Look through the entries below. Report each line that has the word "burst" in it.

• **INFORMATION SUPPLIED**
____________
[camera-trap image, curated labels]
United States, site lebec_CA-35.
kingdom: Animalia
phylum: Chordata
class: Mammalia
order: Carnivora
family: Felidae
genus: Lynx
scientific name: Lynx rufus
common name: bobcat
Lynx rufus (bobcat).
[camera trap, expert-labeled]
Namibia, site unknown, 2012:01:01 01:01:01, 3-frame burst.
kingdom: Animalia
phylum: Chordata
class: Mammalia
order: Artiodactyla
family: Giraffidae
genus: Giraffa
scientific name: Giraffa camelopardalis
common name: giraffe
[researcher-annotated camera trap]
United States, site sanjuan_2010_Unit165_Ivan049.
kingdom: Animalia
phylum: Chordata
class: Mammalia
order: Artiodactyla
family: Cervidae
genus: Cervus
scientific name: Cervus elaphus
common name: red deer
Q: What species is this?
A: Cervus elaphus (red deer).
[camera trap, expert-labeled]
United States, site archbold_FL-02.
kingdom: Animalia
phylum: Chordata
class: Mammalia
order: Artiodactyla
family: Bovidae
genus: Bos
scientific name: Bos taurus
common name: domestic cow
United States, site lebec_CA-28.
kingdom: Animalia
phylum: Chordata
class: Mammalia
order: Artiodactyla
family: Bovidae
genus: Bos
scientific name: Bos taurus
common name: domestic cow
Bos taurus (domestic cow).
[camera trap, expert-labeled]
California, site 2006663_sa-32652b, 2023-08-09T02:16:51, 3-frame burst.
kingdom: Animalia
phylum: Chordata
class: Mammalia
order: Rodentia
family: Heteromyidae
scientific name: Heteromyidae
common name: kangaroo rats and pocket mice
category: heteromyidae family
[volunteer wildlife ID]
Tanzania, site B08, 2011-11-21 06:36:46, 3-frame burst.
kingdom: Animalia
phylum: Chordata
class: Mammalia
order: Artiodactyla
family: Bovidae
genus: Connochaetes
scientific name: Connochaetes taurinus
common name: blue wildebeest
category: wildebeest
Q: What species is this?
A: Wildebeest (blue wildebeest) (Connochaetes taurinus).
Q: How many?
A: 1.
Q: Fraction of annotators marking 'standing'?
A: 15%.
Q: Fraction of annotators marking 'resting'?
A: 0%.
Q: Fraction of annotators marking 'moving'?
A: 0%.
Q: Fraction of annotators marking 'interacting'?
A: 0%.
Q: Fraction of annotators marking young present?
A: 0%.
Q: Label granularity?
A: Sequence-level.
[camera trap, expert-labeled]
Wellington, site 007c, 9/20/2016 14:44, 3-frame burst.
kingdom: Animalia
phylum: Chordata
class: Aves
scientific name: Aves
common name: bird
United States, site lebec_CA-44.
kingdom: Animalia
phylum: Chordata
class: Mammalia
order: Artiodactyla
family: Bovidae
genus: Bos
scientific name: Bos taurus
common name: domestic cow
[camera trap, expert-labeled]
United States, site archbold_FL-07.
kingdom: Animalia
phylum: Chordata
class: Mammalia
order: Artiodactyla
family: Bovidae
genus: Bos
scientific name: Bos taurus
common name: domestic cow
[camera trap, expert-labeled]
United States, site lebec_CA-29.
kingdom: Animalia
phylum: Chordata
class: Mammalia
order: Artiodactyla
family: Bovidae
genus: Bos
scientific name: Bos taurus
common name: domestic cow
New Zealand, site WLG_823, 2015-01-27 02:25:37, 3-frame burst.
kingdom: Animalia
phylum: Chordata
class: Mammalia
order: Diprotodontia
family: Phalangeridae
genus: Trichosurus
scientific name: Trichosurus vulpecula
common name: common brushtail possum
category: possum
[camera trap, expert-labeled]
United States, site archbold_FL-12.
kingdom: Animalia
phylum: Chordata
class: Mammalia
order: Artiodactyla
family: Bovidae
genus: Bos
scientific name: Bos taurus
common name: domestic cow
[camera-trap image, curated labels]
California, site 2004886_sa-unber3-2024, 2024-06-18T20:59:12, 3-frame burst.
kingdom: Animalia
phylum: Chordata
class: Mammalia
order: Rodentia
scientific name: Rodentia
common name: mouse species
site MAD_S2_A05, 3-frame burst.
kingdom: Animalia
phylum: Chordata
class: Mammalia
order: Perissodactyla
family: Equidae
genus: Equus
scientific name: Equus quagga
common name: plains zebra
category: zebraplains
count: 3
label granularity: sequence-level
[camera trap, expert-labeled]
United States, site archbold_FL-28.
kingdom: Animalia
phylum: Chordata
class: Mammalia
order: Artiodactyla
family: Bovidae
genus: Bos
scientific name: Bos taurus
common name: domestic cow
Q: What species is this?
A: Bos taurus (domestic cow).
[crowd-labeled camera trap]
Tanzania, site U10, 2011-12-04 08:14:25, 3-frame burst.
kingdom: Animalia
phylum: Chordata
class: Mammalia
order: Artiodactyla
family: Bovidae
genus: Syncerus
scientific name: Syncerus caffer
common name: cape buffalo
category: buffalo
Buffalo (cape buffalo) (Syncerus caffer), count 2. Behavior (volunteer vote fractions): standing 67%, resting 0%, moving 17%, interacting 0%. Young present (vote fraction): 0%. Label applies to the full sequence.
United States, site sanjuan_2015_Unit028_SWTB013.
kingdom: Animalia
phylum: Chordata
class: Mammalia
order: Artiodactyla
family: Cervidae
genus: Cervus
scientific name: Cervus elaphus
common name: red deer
____________
• **ANSWER SECTION**
Namibia, site unknown, 2012:01:01 01:01:01, 3-frame burst.
California, site 2006663_sa-32652b, 2023-08-09T02:16:51, 3-frame burst.
Tanzania, site B08, 2011-11-21 06:36:46, 3-frame burst.
Wellington, site 007c, 9/20/2016 14:44, 3-frame burst.
New Zealand, site WLG_823, 2015-01-27 02:25:37, 3-frame burst.
California, site 2004886_sa-unber3-2024, 2024-06-18T20:59:12, 3-frame burst.
site MAD_S2_A05, 3-frame burst.
Tanzania, site U10, 2011-12-04 08:14:25, 3-frame burst.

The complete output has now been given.